Speech Fox is a diversity supplier (WBE, WOSB, SBE, and DOBE).

*I’m most often called to help in medical malpractice defense cases (for doctors, nurses, physician assistants, and other healthcare providers). I’d presume medmal defense leads the charge in my witness communication prep engagements, because of a few factors:

(1)   The cases involve a lot of complex information and require a lot of precision in delivering detailed accounts.

(2)   The defendants or expert witnesses tend to have a propensity to care deeply about their credibility, as it reflects on their professionalism and status.

(3)   The defendants or expert witnesses likely have a mindset for serious or intense study, i.e. as with medical doctors, they have earned advanced degrees, certifications, and medical subspecialties.

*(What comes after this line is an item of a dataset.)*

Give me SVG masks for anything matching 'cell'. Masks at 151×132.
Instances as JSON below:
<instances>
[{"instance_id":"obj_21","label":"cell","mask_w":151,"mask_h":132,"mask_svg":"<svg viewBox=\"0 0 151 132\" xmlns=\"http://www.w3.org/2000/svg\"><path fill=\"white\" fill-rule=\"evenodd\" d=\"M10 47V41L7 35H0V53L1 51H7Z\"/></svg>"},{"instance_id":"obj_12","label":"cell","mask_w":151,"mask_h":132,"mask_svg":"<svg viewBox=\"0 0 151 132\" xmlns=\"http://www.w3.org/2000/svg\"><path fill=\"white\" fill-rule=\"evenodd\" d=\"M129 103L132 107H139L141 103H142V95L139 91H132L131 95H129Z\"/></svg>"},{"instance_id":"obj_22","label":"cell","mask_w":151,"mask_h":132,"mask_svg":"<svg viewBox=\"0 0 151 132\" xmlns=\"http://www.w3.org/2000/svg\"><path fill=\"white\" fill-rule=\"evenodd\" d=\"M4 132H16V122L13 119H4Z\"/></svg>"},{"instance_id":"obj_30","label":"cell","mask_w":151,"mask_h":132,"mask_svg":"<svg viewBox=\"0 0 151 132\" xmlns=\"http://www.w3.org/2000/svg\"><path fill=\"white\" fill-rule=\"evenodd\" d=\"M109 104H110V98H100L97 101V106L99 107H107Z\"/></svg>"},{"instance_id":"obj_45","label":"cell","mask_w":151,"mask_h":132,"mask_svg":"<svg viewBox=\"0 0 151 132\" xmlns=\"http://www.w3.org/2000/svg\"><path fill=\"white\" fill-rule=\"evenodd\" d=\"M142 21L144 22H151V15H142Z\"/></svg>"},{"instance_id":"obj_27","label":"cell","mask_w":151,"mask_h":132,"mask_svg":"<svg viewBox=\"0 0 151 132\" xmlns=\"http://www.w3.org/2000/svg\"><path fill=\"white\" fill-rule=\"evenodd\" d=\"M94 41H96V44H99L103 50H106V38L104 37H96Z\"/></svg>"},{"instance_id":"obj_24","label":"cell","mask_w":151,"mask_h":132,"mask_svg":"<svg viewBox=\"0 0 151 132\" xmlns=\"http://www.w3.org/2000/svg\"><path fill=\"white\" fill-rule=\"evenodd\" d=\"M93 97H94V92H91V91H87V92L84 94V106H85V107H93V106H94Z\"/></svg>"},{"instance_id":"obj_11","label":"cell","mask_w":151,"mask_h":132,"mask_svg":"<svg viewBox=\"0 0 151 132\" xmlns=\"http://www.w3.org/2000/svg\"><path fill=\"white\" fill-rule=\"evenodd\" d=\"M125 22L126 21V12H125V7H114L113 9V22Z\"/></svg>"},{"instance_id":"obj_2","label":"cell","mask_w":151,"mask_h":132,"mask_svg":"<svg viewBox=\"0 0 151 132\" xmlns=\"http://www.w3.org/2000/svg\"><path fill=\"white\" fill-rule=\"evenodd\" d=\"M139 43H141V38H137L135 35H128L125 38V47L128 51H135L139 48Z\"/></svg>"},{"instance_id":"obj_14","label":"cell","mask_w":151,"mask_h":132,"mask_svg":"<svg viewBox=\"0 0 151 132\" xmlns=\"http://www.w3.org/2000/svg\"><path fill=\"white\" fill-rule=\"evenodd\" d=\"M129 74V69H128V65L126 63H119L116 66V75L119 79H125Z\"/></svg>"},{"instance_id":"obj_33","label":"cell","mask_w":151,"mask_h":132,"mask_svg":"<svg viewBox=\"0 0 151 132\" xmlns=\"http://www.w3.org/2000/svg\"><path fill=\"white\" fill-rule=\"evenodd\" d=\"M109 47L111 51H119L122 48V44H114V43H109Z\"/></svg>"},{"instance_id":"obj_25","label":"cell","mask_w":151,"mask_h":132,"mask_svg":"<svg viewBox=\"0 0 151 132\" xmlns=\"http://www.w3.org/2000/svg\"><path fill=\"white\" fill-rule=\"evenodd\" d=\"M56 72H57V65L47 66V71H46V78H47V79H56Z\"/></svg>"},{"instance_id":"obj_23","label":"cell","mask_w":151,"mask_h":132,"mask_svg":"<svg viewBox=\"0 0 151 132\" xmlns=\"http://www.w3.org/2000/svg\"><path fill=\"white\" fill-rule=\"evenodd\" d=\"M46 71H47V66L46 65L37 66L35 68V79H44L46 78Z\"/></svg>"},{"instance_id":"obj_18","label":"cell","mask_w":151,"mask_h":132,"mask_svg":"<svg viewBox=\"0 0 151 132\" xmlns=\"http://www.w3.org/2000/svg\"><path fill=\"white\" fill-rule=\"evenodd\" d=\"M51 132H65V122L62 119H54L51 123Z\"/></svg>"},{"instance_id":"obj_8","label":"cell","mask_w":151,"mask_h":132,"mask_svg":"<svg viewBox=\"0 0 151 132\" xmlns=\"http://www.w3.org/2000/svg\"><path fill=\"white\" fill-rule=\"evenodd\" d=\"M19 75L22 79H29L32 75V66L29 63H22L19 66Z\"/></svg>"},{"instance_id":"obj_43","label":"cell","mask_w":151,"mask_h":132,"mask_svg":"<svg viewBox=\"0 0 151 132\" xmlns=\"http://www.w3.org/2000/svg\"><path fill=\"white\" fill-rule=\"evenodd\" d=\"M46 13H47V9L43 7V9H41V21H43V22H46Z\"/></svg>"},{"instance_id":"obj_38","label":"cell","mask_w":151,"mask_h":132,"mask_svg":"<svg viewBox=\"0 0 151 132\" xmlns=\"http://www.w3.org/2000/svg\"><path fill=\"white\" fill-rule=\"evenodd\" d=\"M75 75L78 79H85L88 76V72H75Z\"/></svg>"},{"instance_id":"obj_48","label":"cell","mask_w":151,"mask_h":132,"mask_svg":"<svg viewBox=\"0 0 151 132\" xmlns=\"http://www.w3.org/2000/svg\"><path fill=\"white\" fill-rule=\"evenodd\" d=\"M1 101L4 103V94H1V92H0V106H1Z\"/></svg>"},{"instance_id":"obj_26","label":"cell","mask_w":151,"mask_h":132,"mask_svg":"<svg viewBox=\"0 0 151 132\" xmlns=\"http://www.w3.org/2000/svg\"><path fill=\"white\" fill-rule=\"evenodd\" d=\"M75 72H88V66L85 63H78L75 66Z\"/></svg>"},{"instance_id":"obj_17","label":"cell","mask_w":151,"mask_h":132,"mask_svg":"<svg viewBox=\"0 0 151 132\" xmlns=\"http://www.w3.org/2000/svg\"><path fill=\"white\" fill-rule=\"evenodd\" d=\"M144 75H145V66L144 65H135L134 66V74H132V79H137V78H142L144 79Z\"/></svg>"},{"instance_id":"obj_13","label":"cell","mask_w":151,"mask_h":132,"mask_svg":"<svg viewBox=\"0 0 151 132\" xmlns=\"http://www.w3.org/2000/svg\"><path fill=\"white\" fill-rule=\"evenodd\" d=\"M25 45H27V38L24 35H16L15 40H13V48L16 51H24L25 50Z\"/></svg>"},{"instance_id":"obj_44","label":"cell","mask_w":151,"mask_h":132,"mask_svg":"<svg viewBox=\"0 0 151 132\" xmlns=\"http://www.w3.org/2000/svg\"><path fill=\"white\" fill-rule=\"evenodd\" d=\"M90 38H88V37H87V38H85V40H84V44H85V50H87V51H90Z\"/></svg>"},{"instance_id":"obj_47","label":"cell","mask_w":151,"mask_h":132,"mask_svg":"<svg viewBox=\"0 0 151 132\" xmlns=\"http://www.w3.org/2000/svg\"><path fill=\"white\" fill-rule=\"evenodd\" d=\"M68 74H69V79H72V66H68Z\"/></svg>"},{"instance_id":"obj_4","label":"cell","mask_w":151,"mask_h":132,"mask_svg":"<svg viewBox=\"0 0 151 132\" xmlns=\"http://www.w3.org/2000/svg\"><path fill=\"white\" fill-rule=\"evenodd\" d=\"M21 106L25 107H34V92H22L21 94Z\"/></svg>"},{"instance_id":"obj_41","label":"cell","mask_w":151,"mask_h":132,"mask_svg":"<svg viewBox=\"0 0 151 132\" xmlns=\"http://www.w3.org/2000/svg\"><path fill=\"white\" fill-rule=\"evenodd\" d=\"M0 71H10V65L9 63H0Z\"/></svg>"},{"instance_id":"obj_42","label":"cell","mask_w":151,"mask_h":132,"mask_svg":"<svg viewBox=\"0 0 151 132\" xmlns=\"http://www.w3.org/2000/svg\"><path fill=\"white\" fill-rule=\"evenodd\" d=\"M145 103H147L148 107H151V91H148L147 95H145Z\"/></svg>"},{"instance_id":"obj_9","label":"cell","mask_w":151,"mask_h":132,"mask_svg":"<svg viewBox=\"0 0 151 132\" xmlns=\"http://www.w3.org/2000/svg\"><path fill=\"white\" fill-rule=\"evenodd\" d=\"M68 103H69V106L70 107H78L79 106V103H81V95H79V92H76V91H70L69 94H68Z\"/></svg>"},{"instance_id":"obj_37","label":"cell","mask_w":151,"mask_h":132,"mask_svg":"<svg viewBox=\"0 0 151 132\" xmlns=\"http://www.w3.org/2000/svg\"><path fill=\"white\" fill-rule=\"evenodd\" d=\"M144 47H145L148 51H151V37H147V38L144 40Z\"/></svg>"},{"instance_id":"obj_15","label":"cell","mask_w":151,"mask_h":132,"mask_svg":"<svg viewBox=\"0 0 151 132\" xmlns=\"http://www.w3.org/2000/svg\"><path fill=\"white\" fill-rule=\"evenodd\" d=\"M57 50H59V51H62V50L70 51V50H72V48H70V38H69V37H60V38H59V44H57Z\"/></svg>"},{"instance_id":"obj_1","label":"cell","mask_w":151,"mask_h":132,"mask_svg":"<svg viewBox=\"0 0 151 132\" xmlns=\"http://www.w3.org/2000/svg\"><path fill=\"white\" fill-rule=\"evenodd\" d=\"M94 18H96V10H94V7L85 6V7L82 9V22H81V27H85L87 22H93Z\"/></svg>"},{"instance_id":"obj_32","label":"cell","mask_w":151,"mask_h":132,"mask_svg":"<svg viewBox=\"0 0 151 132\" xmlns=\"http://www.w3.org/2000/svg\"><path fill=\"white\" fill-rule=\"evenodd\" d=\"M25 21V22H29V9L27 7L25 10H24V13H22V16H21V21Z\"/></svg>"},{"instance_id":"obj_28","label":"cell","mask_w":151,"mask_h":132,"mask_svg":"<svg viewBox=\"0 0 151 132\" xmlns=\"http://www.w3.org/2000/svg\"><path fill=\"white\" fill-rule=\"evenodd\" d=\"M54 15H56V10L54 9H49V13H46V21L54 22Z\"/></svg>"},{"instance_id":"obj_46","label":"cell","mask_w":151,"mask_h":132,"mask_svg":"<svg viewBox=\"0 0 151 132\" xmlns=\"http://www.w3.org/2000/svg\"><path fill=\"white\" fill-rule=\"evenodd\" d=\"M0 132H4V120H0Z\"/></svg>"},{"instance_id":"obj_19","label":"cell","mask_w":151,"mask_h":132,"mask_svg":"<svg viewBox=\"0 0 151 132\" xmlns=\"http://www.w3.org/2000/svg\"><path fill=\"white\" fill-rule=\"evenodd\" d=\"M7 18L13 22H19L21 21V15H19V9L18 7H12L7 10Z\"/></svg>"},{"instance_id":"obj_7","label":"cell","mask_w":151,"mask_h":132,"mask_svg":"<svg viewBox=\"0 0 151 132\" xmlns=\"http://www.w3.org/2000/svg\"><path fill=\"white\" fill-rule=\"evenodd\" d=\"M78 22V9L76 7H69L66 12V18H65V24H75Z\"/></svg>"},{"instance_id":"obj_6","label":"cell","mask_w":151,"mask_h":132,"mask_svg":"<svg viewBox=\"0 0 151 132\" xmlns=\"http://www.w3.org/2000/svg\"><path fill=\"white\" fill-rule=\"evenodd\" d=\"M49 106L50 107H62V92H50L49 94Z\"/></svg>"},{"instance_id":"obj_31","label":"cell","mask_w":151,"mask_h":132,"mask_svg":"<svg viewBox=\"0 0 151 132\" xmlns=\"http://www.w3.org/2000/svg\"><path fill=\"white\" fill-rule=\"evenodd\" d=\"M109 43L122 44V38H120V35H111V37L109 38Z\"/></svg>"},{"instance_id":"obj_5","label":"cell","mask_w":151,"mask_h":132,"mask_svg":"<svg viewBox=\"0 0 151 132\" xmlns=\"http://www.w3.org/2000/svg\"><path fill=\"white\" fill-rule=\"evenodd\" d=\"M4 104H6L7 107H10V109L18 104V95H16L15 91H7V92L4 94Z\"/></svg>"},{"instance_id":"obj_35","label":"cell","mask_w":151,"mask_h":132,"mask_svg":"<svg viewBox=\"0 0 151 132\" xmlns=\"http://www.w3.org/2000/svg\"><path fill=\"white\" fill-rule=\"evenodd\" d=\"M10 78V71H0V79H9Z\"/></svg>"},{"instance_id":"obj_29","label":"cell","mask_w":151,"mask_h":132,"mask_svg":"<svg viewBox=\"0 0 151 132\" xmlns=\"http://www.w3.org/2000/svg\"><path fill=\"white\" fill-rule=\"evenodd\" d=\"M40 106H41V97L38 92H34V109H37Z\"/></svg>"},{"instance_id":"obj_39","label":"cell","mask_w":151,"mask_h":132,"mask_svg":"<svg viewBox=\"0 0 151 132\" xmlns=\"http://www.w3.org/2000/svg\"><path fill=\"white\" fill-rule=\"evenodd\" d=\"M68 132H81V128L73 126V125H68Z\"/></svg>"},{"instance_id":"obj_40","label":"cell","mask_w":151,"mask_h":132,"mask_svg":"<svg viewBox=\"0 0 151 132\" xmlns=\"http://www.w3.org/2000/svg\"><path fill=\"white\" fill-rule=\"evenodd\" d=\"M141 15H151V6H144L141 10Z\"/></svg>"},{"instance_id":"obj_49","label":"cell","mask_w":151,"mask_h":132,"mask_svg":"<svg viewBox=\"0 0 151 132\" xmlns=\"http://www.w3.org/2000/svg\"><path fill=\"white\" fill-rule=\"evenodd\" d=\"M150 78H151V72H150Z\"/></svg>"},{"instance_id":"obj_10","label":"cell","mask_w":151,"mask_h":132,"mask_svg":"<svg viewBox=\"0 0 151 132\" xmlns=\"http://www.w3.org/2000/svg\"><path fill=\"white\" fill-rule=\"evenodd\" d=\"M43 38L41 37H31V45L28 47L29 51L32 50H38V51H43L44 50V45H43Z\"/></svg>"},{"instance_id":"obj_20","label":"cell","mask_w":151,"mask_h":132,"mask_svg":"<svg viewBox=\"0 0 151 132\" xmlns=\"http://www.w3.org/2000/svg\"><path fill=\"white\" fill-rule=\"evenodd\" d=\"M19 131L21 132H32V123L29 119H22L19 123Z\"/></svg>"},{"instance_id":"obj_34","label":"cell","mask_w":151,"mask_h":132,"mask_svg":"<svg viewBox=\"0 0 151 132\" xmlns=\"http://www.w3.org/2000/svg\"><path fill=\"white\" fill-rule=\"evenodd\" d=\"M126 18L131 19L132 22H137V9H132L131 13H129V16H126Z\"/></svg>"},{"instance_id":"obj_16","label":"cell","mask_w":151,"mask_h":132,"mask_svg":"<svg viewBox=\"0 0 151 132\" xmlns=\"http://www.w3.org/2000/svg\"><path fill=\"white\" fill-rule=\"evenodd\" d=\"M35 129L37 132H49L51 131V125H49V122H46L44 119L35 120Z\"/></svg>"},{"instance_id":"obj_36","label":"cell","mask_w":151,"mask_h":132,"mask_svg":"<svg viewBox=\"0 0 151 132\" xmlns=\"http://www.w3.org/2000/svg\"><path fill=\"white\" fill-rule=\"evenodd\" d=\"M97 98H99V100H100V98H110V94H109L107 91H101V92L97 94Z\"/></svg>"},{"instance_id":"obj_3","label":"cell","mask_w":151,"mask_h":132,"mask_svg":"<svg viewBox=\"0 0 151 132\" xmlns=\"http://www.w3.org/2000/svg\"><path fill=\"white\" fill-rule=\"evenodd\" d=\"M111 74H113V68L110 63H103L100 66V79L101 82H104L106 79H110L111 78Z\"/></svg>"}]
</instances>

(4)   The cases likely feel ultra-high stakes to the defendant, as being held liable can have serious repercussions on their future employment (or medical practice) and related income.

(5)   Medical Malpractice Insurance or Medical Professional Liability Insurance (from companies such as Berkshire Hathaway, MedPro Group, and Medical Liability Mutual Insurance Company | MLMIC) often helps pay for the services, as opposed to having the client or the law firm solely absorb the costs for these specialized services.